01. in d.c. this weekend, i got the chance to see and hear two of my favorite performers: the mountain goats and sharon jones and the dap-kings. in both cases, a total treat. the latter was particularly lovely; not only was the concert free and outside (on the terrace in the back of the kennedy center), i hadn't known it was happening until the night before.

and sharon sounded better than ever. her singing was at its most dynamic and technically impressive; it seemed like her vocal chops have improved in the months since i've seen her. and the band - tight as ever, of course - appeared more comfortable on stage; binky griptite's emceeing was more commanding, the horn section choreography less put-on, and the interplay between sharon and individual band-members - in a spotlighting series of solos that i think was a new addition to the show as i'd seen it - more substantial and touching. despite her weirdly formal pale green pants-suit, sharon's characteristic playfulness and uninhibited pre-song banter (the first thing she told us was that she loses her mind when she gets on stage) won over the demographically mixed and potentially awkward haute-d.c. crowd of mostly daptone neophytes right away. (the incongruous and futile six-count swing dance lesson before the show hadn't made matters easier.) still no sign of "N.B.L." or "all over again" in the live show, but that's a drag i've come to expect by now, and there were several promising new songs that were almost as exciting. oh yeah, and her dance breakdowns on "there was a time" (ooh, checkit) and the bit about her ancestors are as awesome as ever.

········

-- Given problem --
Extract from the concert review the passage from "01. in d.c." up to and including "the night before.", word for word.

-- Dataset --

········

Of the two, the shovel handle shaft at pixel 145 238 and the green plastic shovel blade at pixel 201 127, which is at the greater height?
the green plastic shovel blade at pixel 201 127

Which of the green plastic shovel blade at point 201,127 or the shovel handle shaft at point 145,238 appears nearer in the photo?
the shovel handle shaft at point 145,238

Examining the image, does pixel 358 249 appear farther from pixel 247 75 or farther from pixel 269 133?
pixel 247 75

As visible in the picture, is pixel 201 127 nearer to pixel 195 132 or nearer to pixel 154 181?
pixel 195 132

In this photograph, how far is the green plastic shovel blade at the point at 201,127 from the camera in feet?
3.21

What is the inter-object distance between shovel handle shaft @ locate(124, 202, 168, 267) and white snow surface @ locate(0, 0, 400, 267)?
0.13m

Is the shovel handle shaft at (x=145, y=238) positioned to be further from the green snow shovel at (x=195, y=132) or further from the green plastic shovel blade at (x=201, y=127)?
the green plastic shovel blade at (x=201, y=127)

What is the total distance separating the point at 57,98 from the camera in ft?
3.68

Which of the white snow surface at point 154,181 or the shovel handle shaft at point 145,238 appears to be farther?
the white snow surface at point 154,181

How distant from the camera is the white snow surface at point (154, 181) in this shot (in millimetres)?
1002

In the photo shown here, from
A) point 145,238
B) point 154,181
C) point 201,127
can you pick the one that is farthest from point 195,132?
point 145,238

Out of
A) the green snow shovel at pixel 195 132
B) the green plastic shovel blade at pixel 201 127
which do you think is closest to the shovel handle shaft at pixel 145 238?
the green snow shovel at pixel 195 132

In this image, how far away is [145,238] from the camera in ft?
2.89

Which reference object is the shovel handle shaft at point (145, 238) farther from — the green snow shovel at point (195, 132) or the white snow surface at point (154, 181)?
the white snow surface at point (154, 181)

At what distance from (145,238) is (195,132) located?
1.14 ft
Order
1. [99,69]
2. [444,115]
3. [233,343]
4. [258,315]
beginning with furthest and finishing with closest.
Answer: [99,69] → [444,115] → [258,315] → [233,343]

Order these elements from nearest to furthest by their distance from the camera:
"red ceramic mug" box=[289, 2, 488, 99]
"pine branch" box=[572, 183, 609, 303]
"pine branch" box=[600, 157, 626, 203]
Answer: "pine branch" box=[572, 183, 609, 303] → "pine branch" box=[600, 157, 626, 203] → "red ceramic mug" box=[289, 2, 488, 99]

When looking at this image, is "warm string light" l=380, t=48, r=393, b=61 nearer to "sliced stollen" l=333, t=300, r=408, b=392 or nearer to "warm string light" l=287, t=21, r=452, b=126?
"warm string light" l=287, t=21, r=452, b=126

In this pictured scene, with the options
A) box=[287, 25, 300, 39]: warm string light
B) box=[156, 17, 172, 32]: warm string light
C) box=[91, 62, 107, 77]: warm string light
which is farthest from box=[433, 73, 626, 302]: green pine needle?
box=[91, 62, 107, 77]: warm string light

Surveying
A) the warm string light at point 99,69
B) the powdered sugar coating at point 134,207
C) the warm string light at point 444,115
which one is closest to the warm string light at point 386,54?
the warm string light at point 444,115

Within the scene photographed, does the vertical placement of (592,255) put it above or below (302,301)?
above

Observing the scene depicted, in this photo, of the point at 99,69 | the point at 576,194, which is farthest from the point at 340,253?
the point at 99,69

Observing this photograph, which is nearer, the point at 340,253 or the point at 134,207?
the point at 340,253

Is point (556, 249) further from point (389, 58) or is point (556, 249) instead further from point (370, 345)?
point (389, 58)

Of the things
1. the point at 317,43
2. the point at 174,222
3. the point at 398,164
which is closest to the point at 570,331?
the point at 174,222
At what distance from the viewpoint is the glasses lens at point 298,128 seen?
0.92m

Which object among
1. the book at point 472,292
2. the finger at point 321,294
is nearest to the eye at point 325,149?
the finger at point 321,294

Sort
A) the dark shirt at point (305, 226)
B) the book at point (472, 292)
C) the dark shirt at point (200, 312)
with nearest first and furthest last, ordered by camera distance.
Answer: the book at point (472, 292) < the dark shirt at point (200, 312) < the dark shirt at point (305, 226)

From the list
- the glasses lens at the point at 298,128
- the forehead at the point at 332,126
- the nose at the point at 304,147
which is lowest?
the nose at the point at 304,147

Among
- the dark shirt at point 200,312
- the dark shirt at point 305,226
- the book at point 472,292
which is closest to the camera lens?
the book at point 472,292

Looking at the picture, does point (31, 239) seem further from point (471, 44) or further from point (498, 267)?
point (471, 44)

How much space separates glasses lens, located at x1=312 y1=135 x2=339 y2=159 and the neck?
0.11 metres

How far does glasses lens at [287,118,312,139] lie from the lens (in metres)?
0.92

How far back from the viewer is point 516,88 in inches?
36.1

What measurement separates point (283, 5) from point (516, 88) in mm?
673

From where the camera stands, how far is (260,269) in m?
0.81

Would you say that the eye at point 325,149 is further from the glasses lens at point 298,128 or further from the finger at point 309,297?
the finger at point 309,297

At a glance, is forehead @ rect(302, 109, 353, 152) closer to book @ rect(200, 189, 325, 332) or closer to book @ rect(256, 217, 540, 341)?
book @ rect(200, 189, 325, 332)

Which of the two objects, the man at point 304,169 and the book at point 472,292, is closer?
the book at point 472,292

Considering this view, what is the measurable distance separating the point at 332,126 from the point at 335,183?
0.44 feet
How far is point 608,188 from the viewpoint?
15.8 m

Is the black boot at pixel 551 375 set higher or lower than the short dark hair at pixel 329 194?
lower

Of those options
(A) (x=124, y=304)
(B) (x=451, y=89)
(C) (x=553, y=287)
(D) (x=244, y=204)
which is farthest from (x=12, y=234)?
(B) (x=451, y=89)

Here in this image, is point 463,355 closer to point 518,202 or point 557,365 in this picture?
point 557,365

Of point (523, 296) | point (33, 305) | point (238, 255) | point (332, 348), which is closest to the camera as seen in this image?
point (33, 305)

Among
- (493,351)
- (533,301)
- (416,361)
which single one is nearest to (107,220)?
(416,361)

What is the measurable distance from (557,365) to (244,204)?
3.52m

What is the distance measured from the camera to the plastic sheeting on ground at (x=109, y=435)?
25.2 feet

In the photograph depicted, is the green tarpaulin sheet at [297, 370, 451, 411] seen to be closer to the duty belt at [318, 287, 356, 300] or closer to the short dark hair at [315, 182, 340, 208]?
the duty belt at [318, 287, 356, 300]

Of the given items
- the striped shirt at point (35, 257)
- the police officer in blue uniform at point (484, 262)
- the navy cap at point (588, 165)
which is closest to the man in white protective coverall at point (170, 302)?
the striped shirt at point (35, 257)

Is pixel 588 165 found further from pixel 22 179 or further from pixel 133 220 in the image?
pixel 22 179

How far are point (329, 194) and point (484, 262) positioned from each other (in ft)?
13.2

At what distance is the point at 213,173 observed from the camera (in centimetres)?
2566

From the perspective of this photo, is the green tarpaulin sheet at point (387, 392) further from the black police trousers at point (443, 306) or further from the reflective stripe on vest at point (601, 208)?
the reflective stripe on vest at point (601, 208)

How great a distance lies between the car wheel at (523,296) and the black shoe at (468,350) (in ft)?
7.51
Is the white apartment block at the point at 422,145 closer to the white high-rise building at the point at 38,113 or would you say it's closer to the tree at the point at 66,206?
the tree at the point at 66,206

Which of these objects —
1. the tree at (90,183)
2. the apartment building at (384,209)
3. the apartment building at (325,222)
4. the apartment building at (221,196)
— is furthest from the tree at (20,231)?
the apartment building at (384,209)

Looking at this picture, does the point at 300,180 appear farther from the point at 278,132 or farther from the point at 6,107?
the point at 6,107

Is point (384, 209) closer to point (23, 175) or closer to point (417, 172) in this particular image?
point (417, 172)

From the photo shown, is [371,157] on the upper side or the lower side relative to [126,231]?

········

-- The response --
01. in d.c. this weekend, i got the chance to see and hear two of my favorite performers: the mountain goats and sharon jones and the dap-kings. in both cases, a total treat. the latter was particularly lovely; not only was the concert free and outside (on the terrace in the back of the kennedy center), i hadn't known it was happening until the night before.